● **Task instructions**: Return, exactly as written, all lines from the line containing "category: fox" to the end of the entries below, with both ends included.

● **Collected data entries**:
☆ ☆ ☆ ☆
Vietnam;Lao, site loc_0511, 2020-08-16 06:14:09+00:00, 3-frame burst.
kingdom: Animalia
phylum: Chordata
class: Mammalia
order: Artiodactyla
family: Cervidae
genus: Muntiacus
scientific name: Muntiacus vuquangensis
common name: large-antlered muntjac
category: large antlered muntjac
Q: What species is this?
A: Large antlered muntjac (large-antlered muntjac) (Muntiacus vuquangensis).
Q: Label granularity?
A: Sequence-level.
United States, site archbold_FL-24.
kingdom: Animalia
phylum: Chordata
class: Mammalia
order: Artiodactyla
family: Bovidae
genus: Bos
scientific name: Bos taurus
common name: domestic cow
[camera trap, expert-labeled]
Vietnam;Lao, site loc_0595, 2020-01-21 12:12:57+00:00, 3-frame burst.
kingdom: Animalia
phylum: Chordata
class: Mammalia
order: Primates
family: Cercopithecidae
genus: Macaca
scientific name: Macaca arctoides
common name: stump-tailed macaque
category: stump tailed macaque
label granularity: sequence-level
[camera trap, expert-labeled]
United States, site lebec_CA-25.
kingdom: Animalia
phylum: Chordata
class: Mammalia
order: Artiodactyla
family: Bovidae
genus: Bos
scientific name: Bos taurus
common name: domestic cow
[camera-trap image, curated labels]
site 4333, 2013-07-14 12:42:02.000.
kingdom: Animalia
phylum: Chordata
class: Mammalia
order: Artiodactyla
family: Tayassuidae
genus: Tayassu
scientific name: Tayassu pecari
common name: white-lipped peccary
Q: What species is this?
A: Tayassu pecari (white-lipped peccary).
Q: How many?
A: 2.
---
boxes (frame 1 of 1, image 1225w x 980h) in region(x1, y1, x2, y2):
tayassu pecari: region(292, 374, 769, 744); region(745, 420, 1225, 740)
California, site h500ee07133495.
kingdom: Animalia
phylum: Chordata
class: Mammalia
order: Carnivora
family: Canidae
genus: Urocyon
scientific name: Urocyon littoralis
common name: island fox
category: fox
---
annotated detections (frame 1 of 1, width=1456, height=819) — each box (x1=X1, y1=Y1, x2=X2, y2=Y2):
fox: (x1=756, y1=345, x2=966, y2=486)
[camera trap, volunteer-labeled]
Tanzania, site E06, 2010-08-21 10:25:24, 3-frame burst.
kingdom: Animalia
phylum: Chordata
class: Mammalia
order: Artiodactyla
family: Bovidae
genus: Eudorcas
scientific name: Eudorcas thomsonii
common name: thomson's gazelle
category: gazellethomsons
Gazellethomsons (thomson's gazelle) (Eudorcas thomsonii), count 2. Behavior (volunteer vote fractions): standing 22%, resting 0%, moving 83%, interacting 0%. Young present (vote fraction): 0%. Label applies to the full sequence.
☆ ☆ ☆ ☆
● **Solution to this task**:
category: fox
---
annotated detections (frame 1 of 1, width=1456, height=819) — each box (x1=X1, y1=Y1, x2=X2, y2=Y2):
fox: (x1=756, y1=345, x2=966, y2=486)
[camera trap, volunteer-labeled]
Tanzania, site E06, 2010-08-21 10:25:24, 3-frame burst.
kingdom: Animalia
phylum: Chordata
class: Mammalia
order: Artiodactyla
family: Bovidae
genus: Eudorcas
scientific name: Eudorcas thomsonii
common name: thomson's gazelle
category: gazellethomsons
Gazellethomsons (thomson's gazelle) (Eudorcas thomsonii), count 2. Behavior (volunteer vote fractions): standing 22%, resting 0%, moving 83%, interacting 0%. Young present (vote fraction): 0%. Label applies to the full sequence.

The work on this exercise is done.